An open letter to survivors' advocates - and an invitation

By Jeanne Charles, managing attorney


Dear Fellow Advocates, 


Lately, my work with survivors of violence has felt particularly heavy. I’m tired. I’m weary. Maybe the same is true for you? 


The news. I’ve had to stop listening to my NPR, flipping instead to pop music or lighthearted podcasts. The Deshaun Watson story is a recent cause - turning my stomach and clouding my brain - but there have been many, many more. Another story of a broken person breaking someone else. Someone who has everything to lose pitted against someone struggling to speak a difficult truth. Another overwhelming societal response blaming the survivor. 


We know this: survivors already struggle to be believed. Believed by their families, their friends. Believed by the justice system, law enforcement. When this struggle happens in the public forum, its impact cascades. 


Retraumatization lurks around every corner. Not only for the survivor who came forward, but also for the countless other survivors who are witness to the spectacle. This reminder constantly under the surface: survivors are not to be believed and their abusers and rapists must be glorified, defended, and celebrated. 


When the talent (or good looks, wealth, or status) of a famous perpetrator is overvalued by society, our collective vision is blurry.

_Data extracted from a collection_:

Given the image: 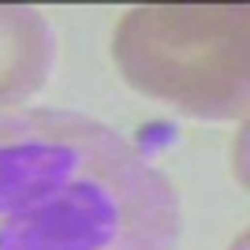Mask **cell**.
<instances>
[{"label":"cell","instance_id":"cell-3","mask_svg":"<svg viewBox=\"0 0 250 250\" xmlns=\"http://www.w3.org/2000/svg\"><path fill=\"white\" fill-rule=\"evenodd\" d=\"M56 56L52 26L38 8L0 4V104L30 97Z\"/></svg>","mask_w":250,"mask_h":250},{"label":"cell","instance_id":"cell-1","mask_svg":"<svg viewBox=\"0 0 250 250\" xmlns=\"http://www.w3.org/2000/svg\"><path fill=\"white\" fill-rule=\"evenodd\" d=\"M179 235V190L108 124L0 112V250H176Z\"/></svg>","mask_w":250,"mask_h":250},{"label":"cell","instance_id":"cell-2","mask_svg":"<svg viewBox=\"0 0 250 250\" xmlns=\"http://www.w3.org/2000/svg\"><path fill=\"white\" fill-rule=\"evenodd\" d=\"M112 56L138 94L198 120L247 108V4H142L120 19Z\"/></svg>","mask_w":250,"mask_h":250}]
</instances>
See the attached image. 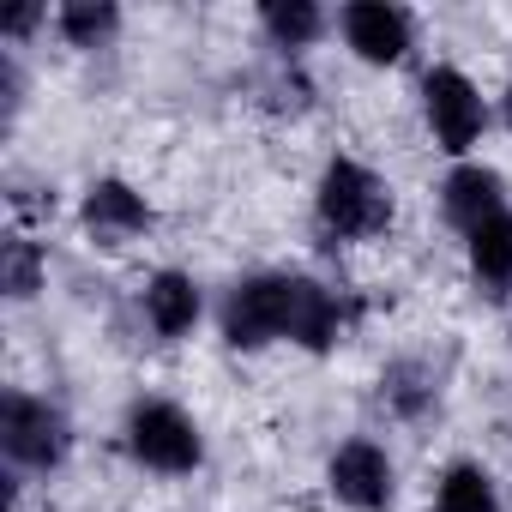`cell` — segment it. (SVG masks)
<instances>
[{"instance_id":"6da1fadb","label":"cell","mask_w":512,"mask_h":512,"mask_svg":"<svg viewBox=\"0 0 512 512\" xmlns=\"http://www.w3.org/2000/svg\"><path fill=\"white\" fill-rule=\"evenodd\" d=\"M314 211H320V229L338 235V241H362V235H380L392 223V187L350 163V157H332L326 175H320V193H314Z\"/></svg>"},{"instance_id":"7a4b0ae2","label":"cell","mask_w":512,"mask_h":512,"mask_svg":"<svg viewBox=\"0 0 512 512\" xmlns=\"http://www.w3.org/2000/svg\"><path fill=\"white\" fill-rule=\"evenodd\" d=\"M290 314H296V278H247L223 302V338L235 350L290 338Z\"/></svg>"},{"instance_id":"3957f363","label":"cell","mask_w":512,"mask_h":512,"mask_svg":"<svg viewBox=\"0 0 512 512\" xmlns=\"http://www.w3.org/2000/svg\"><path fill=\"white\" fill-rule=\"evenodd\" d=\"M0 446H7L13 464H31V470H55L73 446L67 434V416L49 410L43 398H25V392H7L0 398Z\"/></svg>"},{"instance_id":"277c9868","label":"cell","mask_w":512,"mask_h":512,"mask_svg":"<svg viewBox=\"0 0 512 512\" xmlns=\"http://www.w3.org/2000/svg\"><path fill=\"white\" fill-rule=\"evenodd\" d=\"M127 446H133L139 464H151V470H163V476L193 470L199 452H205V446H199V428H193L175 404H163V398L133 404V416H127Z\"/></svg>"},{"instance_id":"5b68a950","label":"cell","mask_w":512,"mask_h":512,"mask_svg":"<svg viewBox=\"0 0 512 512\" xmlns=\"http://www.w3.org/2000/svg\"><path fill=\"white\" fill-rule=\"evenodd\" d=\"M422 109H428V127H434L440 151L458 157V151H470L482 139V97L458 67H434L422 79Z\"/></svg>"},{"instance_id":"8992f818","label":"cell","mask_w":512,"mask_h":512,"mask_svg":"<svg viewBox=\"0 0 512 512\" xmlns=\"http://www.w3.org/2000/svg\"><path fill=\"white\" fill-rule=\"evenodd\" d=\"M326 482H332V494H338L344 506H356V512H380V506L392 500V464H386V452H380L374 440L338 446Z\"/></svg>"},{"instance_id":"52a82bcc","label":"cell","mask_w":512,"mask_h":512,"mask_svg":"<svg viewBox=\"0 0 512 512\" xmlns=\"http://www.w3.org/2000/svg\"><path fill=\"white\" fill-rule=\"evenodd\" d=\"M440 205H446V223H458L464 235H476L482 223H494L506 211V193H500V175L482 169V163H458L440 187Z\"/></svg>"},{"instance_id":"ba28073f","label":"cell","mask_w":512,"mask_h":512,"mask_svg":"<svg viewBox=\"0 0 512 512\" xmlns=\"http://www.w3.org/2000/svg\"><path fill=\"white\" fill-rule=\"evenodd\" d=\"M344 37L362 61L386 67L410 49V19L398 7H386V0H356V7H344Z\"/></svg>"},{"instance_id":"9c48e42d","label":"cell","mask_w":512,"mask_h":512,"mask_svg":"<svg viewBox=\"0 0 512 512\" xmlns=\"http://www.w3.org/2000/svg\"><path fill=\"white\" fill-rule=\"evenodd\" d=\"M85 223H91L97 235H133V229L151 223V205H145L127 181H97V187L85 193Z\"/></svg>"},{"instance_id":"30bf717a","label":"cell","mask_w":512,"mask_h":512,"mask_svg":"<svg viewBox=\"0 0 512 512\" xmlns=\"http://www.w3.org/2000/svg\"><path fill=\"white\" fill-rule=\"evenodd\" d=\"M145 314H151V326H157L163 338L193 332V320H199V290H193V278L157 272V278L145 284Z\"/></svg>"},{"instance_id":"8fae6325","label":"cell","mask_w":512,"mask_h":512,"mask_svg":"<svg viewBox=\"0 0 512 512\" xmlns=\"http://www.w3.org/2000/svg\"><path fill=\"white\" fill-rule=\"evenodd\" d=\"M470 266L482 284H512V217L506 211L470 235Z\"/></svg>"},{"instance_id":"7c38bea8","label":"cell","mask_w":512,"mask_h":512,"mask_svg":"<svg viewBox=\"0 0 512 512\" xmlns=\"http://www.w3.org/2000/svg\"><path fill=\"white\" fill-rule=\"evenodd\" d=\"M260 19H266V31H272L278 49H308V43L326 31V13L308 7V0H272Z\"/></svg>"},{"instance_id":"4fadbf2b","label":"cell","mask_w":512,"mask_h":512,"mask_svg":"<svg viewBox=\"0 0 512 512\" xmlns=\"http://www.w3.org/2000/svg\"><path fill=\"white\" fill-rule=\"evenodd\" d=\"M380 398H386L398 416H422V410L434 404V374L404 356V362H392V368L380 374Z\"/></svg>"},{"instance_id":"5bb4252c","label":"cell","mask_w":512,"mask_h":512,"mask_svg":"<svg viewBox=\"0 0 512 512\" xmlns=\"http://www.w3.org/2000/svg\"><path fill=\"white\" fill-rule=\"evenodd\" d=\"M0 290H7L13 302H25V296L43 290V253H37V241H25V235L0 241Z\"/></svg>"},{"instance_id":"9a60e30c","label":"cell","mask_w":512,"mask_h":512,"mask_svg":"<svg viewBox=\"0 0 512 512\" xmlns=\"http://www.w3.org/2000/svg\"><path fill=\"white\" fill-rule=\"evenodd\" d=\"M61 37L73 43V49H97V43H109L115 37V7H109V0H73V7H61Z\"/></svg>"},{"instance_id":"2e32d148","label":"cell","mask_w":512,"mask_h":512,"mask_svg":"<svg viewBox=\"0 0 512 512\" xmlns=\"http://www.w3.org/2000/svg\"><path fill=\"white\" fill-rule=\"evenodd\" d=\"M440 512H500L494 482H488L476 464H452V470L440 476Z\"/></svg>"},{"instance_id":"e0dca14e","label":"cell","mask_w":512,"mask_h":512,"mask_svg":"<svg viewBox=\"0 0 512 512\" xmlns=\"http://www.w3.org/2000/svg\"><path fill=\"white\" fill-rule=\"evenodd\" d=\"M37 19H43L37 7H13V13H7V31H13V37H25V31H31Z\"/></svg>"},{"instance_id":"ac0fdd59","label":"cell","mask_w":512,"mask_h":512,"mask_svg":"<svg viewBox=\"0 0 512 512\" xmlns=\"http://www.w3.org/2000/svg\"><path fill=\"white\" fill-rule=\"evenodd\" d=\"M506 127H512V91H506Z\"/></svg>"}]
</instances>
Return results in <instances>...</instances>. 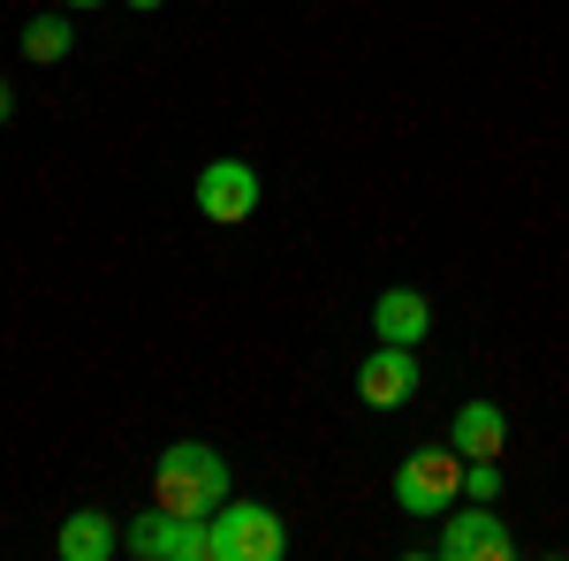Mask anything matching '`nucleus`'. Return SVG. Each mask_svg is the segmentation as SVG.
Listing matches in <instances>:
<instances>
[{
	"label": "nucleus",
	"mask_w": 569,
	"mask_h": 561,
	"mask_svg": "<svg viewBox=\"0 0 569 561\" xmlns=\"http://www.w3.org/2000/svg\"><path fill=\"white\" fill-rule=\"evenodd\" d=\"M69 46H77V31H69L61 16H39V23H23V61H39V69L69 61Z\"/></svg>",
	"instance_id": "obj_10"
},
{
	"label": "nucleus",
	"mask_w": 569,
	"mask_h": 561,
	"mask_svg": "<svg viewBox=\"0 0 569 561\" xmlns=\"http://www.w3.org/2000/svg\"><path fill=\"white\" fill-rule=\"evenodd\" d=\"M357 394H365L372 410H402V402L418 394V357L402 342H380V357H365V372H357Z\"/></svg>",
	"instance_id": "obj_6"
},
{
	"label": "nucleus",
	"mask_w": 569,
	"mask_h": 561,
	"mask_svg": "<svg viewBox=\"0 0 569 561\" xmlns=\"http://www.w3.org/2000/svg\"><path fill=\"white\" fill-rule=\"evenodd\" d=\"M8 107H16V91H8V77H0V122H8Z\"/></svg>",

_Work instructions_:
Set down everything in the open letter to survivors' advocates from "We know this: survivors" down to "defended, and celebrated.", word for word.

_Response below_:
We know this: survivors already struggle to be believed. Believed by their families, their friends. Believed by the justice system, law enforcement. When this struggle happens in the public forum, its impact cascades. 


Retraumatization lurks around every corner. Not only for the survivor who came forward, but also for the countless other survivors who are witness to the spectacle. This reminder constantly under the surface: survivors are not to be believed and their abusers and rapists must be glorified, defended, and celebrated.